Yes, plenty of time to add new wrinkles to old plans…

Now you’ve met our opponents, and certainly know them better than we did to begin with. I remember hearing someone wonder aloud about why it is that people struggle to make better lives for them and their families, and then turn around and ruin their children by indulging them too far or being too hard on them. The man was referring to the nobility, but I can’t see that they have a monopoly on children-ruining. You don’t even need gold and social position to do that, just … well, maybe it comes from having been ruined in some way yourself.

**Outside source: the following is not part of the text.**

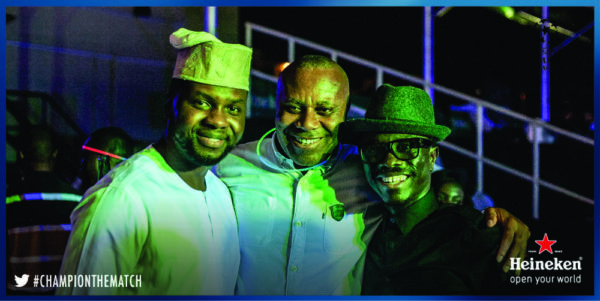 Adebola Williams,Edem Vindah and Julius Agwu at the Heineken House Lagos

But wondering how people got the way they are is the last thing you think about when you’re faced with needing to deal with them. Their being unbalanced doesn’t mean they’re incompetent, and usually they have no qualms of conscience to keep them from doing anything they please to you. But I’m sure you already know that, so let’s get back to what happened in what order.




Jovvi didn’t have long to settle herself in the coach before it stopped again near a Fire magic symbol. Beside the round metal disk mounted on a post was Tamma, who had a heavy man standing and waiting with her. The man opened the coach door and helped Tamma inside, all the while radiating such strong fear and uncertainty that Jovvi had to block him out of her awareness. But as soon as the door was closed the coach continued on, so the distraught man was quickly left behind.